しぐれの日常

オタクによるオタ活日誌

ライトノベルはガガガ文庫

ガガガreadマンもウーマンもそうでない方も。
しぐれです。
私史上最大に人に見られた文章となった前回のもの。PV数100を越えたよという通知が出ていたときは「これ自分のカウントされてるよね?」と思ったが、よく考えてみれば100回も自分のブログを開くわけがなかった。
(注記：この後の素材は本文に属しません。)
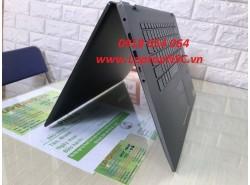 Lenovo Ideapad Flex 5 1570 i7 8550U VGA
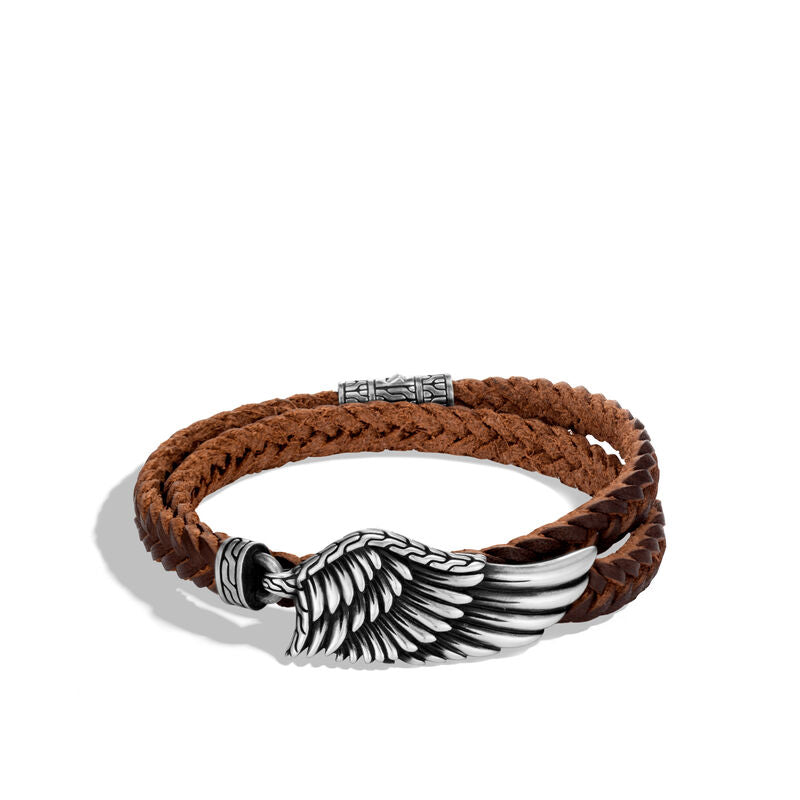 Eagle Double Wrap Bracelet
見てくださった方々、本当にありがとうございます。

さて、ここから本題に入るのである。

ガガガ文庫というライトノベルレーベルをご存知だろうか。俺ガイルで一躍有名になったと思う人がいるかもしれない。しかしそれ以前から、さらにそれ以降も面白い作品をずっと発売し続けている。そんな小学館ガガガ文庫の本の中で、私がおすすめする本を紹介していこうと思う。


・キミとは致命的なズレがある
赤月カケヤ先生の作品。
主人公である海里克也は十歳のときに記憶をなくしており、ここ数年の記憶しかない。そんな彼に送られてくる不幸の手紙。幼なじみを殺したのは自分なのか? そのように徐々に克也が自分自身の記憶を疑っていくところに恐ろしさを感じる。自分自身のことさえも、外界からの干渉で簡単に覆ってしまうのだから。ミステリーやサスペンス的な話なので、あまり話すとネタバレしちゃうので、この程度に押さえておきます。


・俺が生きる意味
赤月カケヤ先生の作品。意味の部分は『レゾンデートル』とルビをふる。一言で言い表すのならば異能 × パニックホラーという感じだろうか。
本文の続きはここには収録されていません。